#### [Set exercise 1]
According to the court opinion below, on what date was Furness indicted?

##########

[Cite as State v. Furness, 2014-Ohio-414.]
Court of Appeals of Ohio
EIGHTH APPELLATE DISTRICT
COUNTY OF CUYAHOGA
JOURNAL ENTRY AND OPINION
No. 99930
STATE OF OHIO
PLAINTIFF-APPELLEE
vs.
GEORGE FURNESS
DEFENDANT-APPELLANT
JUDGMENT:
VACATED AND REMANDED
Criminal Appeal from the
Cuyahoga County Court of Common Pleas
Case No. CR-571056
BEFORE: E.A. Gallagher, J., Boyle, A.J., and Blackmon, J.
RELEASED AND JOURNALIZED: February 6, 2014
-i-
ATTORNEY FOR APPELLANT
Eric M. Levy
55 Public Square
Suite 1600
Cleveland, OH 44113
ATTORNEYS FOR APPELLEE
Timothy J. McGinty
Cuyahoga County Prosecutor
By: Katherine Mullin
Brad S. Meyer
Assistant County Prosecutors
Justice Center, 8th Floor
1200 Ontario Street
Cleveland, OH 44113
EILEEN A. GALLAGHER, J.:
{¶1} Defendant-appellant George Furness appeals his sentence rendered in the
Cuyahoga County Court of Common Pleas. Furness argues that the trial court erred in
imposing a prison term as opposed to community control sanctions, that his restitution
order violated R.C. 2929.18(A)(1) and that his trial attorney provided ineffective
assistance of counsel. For the following reasons, we vacate Furness’ sentence and
remand.
{¶2} Furness was indicted on February 5, 2013, charged with one count of
receiving stolen property, a felony of the fifth degree. The indictment alleged that the
offense was committed on October 27, 2012, and involved three items of jewelry.

##########

#### [Set exercise 2]
Show every line in the records below that contains the word "closer".

[Image-linked spatial questions]
##########

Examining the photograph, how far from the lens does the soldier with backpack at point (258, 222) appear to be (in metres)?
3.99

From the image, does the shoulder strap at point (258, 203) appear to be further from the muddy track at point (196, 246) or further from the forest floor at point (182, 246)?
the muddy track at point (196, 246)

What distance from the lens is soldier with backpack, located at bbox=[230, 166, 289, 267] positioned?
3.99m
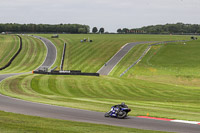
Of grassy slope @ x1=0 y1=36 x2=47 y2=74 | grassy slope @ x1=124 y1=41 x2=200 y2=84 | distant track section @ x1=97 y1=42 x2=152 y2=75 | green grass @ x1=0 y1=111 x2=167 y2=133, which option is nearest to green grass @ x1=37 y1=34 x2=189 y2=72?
distant track section @ x1=97 y1=42 x2=152 y2=75

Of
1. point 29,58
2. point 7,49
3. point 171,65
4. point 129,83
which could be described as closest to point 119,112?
point 129,83

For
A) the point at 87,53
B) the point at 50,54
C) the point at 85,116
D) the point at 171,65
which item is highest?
the point at 85,116

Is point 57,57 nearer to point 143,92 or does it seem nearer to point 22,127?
point 143,92

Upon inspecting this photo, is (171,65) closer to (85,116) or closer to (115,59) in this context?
(115,59)

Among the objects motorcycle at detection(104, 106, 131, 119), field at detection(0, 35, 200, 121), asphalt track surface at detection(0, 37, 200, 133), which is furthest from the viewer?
field at detection(0, 35, 200, 121)

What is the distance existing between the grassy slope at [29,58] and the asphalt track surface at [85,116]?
2332 inches

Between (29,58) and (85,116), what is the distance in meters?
85.8

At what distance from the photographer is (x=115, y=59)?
331ft

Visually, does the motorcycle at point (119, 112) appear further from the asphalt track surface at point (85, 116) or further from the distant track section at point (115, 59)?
the distant track section at point (115, 59)

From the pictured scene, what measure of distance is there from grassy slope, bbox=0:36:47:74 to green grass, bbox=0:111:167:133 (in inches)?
2690

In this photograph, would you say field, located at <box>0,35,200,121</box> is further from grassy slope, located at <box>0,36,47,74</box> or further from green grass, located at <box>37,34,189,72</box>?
grassy slope, located at <box>0,36,47,74</box>

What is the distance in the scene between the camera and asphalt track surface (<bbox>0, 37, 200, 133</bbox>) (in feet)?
73.8

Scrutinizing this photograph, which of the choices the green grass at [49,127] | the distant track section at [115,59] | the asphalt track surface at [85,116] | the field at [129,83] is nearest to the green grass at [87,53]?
the field at [129,83]

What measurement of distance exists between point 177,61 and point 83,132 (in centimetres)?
8138
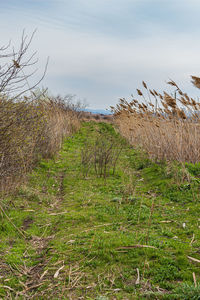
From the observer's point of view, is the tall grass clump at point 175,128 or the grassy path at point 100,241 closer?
the grassy path at point 100,241

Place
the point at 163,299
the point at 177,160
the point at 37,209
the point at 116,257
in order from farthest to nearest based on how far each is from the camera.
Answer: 1. the point at 177,160
2. the point at 37,209
3. the point at 116,257
4. the point at 163,299

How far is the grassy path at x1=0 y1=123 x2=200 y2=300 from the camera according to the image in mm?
2961

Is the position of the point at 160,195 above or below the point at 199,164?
below

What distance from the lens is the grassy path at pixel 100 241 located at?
2.96 meters

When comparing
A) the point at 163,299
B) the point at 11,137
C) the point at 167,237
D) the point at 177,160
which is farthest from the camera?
the point at 177,160

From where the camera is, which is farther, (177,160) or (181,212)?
(177,160)

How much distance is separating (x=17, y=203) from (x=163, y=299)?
362cm

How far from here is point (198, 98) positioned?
765 centimetres

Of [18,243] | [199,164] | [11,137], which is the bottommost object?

##########

#### [Output 1]
February 5, 2013

#### [Output 2]
Upon inspecting this photo, is (171,65) closer to (85,116) or closer to (115,59) in this context?
From the observer's point of view, is the tall grass clump at point 175,128 or the grassy path at point 100,241 closer?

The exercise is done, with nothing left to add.